Year-on-year nothing changes; not even the excuses. Now, if only the BMC had taken the lampooning as a reminder of a task incomplete or badly addressed, accepted its mistakes, put errant corporators and vendors on notice, it would win the confidence of the people.

Instead, the Shiv Sena, which controls the BMC, got massively upset, created a shindig, had inspectors sent to her house to find some issue, and tried to browbeat Malishka and her organisation with the threat of a Rs500 crore defamation suit through one of their corporators. One doesn’t need mastery of law to know that such a case would walk on spindly weak legs in court. There is not a little irony that the Shiv Sena, whose tallest leader was a fantastic cartoonist himself, should get slighted so easily so often. But the Sena is not the only political party to respond in such fashion as was shown up in Mumbai last week. Preceding the Malishka controversy, comedy group All India Bakchod (AIB) put up a meme on Twitter about PM Modi’s frequent overseas trips. This riled the Mumbai police enough to file an FIR against AIB’s leading member Tanmay Bhatt for defamation and obscenity. Everything suggests this was done at the behest of the BJP. Indeed, if the cops acted peremptorily, it’s even worse, for this implies such threat is getting inbuilt.

### DATA EXCERPT
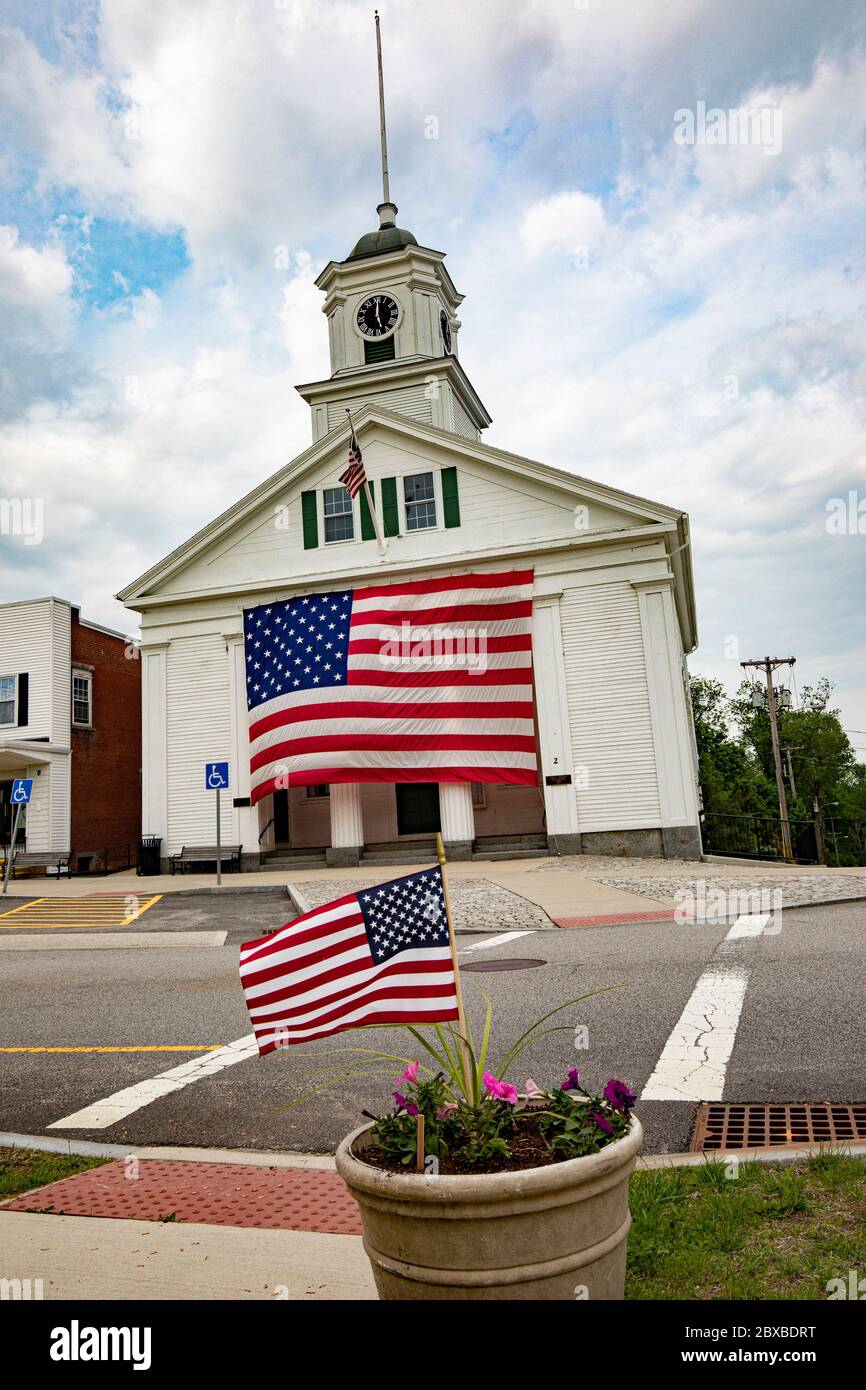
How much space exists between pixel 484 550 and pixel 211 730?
29.3 feet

### WORK INSTRUCTIONS
**A)** Rewrite the stretch of the passage on the BMC from "Year-on-year nothing changes;" through "of the people.", replacing "excuses" with "apologies".
**B)** Answer these questions from the passage on the BMC:
(i) Which party controls the BMC?
(ii) What was the subject of the meme that All India Bakchod put up on Twitter?
(iii) On what charges did the Mumbai police file an FIR against Tanmay Bhatt?

### SOLUTIONS BY TASK
**A)**
Year-on-year nothing changes; not even the apologies. Now, if only the BMC had taken the lampooning as a reminder of a task incomplete or badly addressed, accepted its mistakes, put errant corporators and vendors on notice, it would win the confidence of the people.

**B)**
(i) The Shiv Sena.
(ii) PM Modi's frequent overseas trips.
(iii) Defamation and obscenity.